Document extract:

§ §

Equestrian statue of the Duke of Wellington, Glasgow

Statue of Wellington, mounted. Outside the Gallery of Modern Art, Queen Street, Glasgow, Scotland; June 2010
Duke of Wellington statue, with cone

The equestrian Wellington Statue, most often featured with a traffic cone on its head, on Royal Exchange Square in Glasgow, Scotland, is one of the city's most iconic images. In 2011 the Lonely Planet guide included the monument to Arthur Wellesley, 1st Duke of Wellington in its list of the "top 10 most bizarre monuments on Earth."[1]

Located outside the Gallery of Modern Art and forming an end to Ingram Street the equestrian statue of the Duke of Wellington by Italian artist Carlo Marochetti, was erected in 1844. Capping the statue with a traffic cone has become a traditional practice in the city, claimed to represent the humour of the local population and believed to date back to the first half of the 1980s, if not before. The statue is a Category-A listed monument, and due to minor damage and the potential for injury that the placing of cones involves, the practice has been discouraged by Glasgow City Council and Strathclyde Police.[2]

Challenge to cone practice

In a bid to reduce the cost of removing traffic cones from the statue, alleged to be £10,000 a year, Glasgow City Council put forward plans in November 2013 to double the height of its plinth as part of a £65,000 restoration project.[3] The plans were withdrawn after widespread public opposition, spearheaded by a Facebook campaign called "Keep the Cone" (that accumulated more than 72,000 likes within 24 hours)[4] started by Scottish musician Raymond Hackland and Glaswegian photographer Steven Allan.[4] An online petition defending the cone received over 10,000 signatures.[5] As the council indicated that action against the practice could still be considered,[6] National Collective organised a rally in defence of the cone.[7] In 2015, Glasgow City Council tested hi-tech CCTV software worth £1.2m by checking to see whether it could automatically detect people putting cones on the statue, which it could.[8]

See also


Wikimedia Commons has media related to Equestrian statue of the Duke of Wellington, Glasgow.

§ §

Exercise task A:
List every sum of money mentioned in the text about the Wellington statue in Glasgow.
Exercise task B:
Carry on writing the text about the Wellington statue in Glasgow from the point where it stops.
The material that comes next has no connection to the text about the Wellington statue in Glasgow.

Dataset excerpt:
§ §

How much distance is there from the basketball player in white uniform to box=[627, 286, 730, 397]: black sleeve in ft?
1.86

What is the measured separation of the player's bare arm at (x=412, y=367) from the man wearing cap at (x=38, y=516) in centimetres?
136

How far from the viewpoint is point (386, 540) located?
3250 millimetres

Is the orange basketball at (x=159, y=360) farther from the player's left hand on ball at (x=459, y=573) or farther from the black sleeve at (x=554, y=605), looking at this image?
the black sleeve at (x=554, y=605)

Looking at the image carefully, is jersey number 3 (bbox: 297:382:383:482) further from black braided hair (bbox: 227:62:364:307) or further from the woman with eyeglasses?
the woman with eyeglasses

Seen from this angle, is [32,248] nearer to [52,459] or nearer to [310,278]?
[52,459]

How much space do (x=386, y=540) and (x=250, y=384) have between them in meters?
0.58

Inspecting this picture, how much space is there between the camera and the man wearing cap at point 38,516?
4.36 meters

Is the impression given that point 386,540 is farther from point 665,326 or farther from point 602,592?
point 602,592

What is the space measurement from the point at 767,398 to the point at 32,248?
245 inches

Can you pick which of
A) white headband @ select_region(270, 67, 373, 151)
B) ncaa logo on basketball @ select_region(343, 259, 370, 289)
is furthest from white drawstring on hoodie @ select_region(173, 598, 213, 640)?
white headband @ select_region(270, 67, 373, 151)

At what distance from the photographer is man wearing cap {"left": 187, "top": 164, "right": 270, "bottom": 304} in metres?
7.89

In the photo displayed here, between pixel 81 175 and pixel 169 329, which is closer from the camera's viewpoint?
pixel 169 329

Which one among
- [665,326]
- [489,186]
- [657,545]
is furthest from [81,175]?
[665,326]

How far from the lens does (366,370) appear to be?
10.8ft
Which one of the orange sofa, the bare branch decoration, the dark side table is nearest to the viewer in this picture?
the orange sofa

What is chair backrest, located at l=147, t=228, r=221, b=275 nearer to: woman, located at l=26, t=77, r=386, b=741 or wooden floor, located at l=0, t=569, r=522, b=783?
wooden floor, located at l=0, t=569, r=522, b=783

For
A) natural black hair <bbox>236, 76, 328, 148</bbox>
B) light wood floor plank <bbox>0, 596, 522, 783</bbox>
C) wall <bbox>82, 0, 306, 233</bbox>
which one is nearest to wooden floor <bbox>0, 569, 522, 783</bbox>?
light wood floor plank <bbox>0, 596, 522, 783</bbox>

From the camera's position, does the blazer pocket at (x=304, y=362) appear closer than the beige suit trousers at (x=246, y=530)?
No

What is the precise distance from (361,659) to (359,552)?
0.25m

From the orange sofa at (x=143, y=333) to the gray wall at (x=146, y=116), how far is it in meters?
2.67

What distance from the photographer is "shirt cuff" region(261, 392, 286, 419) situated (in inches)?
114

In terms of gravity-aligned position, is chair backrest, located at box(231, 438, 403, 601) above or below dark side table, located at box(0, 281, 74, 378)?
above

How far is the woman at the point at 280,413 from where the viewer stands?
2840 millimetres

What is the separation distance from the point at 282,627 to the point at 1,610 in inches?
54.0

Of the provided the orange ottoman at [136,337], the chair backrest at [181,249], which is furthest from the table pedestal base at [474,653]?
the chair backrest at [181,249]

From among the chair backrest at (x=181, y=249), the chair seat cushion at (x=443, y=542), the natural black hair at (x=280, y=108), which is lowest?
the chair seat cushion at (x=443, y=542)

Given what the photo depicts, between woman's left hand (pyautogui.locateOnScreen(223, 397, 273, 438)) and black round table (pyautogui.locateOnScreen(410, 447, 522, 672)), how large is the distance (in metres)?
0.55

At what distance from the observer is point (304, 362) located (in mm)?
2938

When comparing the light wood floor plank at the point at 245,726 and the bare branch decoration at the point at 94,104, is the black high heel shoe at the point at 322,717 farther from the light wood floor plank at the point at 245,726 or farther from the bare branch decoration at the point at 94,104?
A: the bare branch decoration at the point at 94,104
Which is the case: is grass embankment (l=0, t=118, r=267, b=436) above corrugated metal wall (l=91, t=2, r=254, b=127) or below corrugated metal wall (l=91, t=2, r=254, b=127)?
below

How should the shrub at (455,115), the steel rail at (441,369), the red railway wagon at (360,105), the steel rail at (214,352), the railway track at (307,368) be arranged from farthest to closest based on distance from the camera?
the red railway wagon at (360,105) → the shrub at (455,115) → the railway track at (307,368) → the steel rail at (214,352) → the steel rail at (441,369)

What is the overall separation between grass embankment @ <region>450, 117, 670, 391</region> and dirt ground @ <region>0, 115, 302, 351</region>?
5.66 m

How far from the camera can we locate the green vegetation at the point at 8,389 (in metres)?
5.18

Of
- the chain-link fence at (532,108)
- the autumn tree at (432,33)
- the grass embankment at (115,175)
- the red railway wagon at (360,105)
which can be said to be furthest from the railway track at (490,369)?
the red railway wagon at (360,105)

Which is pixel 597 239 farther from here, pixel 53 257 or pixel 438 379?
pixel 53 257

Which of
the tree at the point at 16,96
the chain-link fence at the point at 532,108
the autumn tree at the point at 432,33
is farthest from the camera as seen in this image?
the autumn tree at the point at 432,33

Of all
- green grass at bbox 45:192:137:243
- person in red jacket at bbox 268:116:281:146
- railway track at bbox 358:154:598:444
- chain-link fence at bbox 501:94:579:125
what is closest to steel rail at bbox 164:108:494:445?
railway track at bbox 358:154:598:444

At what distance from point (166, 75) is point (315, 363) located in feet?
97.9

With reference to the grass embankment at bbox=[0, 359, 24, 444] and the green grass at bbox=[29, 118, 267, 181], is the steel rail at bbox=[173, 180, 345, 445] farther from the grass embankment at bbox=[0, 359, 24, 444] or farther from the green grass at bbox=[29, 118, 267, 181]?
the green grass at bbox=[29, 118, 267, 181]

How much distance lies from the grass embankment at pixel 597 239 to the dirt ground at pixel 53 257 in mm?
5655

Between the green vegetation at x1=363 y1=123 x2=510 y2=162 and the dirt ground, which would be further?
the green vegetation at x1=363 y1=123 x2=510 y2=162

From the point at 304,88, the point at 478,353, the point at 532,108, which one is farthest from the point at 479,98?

§ §

Result A:
£10,000, £65,000, £1.2m

Result B:
  1. McCloskey, Katy (29 September 2011). "Scottish sights among world's best". The Herald. Glasgow. Retrieved 28 September 2011.
  2. Todd, Stephanie (16 February 2005). "Council in road cone statue plea". BBC News.
  3. Farrell, Mike (11 November 2013). "Glasgow's iconic 'cone head' statue could be raised to stop vandals". STV News. Retrieved 12 November 2013.
  4. 1 2 McFadyen, Siobhan (12 November 2013). "Cone Man the Bavarian". glasgow.stv.tv. STV News. Retrieved 14 May 2016.
  5. "Plans to end cone tradition on Glasgow's Wellington statue 'to be withdrawn'". BBC News. 11 November 2013. Retrieved 11 November 2013.
  6. "Doubt remains over Glasgow Wellington 'cone hat' statue". 12 November 2013. Retrieved 12 November 2013.
  7. "Glasgow rallies to save Wellington Cone". 12 November 2013. Retrieved 12 November 2013.
  8. "New city surveillance system sparks call for urgent law change". November 5, 2015. Retrieved 17 March 2016.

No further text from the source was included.